• _Task instructions_
When the line with "اسم تو تسکینه ، داغ تو سنگینه" comes up, set it down and every later line to the end of the data, exactly and without pictures.

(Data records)

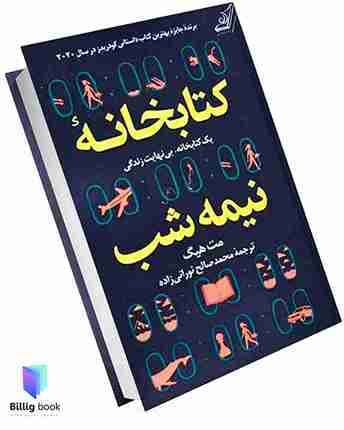 کتابخانه نیمه شب، مت هیگ، دانلود pdf رایگان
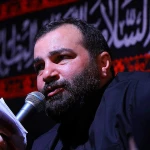 اسم تو تسکینه ، داغ تو سنگینه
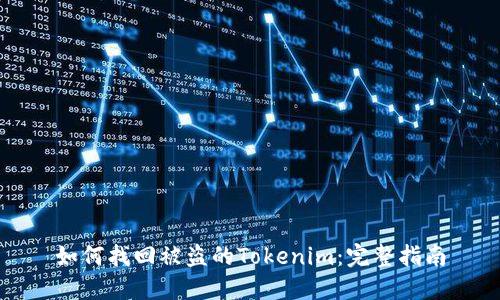 如何找回被盗的Tokenim：完整指南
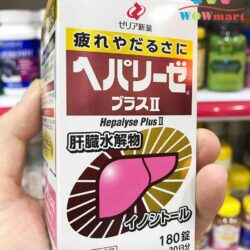 Viên uống bổ gan Nhật Hepalyse Plus 2 180 viên 5 thuoc bo gan nhat hepalyse plus 2 180 vien 1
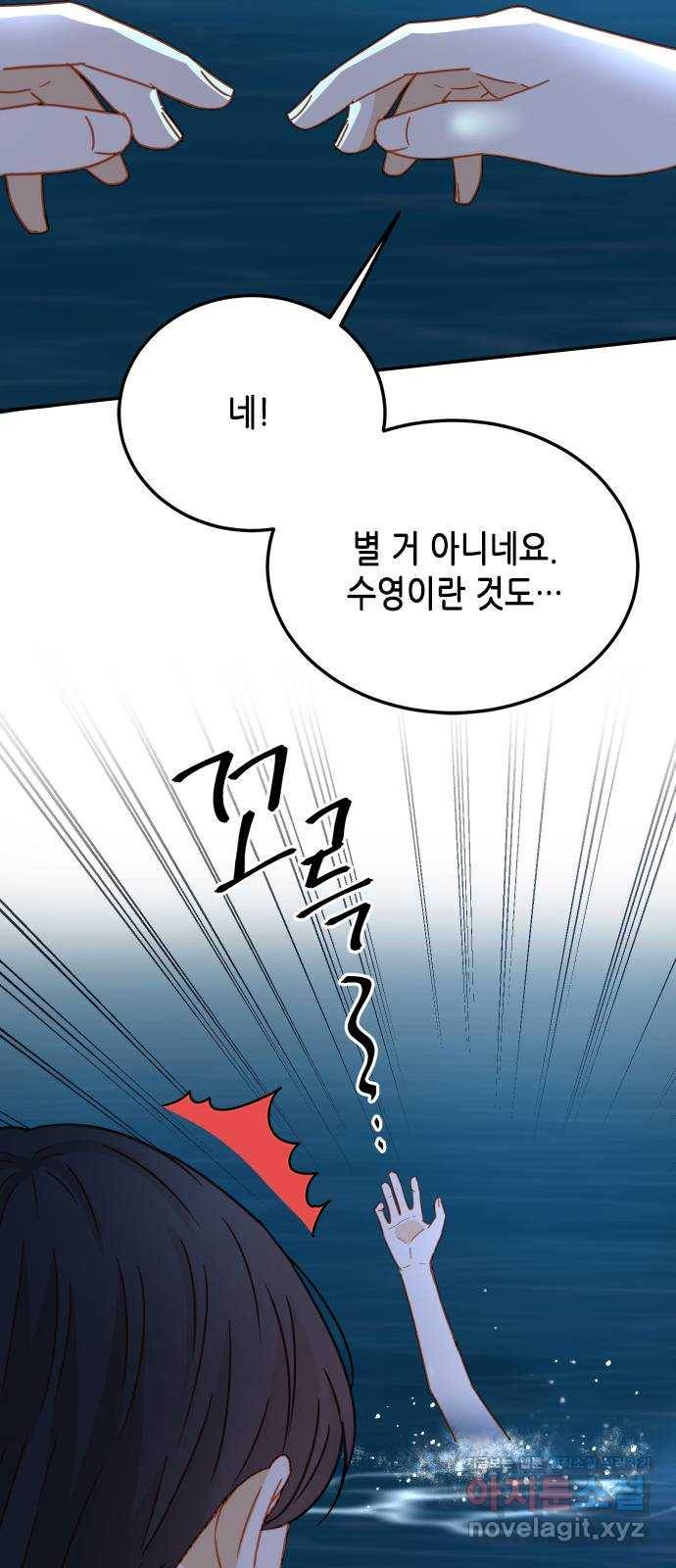 열녀박씨 계약결혼뎐 65화 64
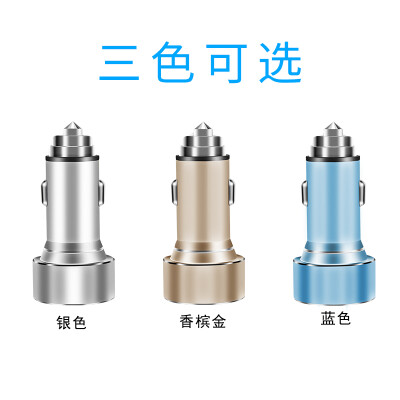 

Car charger digital display safety hammer filling car mobile phone charger metal USB multi-function vehicle charging new mode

• _Exercise answer_
 اسم تو تسکینه ، داغ تو سنگینه
 如何找回被盗的Tokenim：完整指南
 Viên uống bổ gan Nhật Hepalyse Plus 2 180 viên 5 thuoc bo gan nhat hepalyse plus 2 180 vien 1
 열녀박씨 계약결혼뎐 65화 64

Car charger digital display safety hammer filling car mobile phone charger metal USB multi-function vehicle charging new mode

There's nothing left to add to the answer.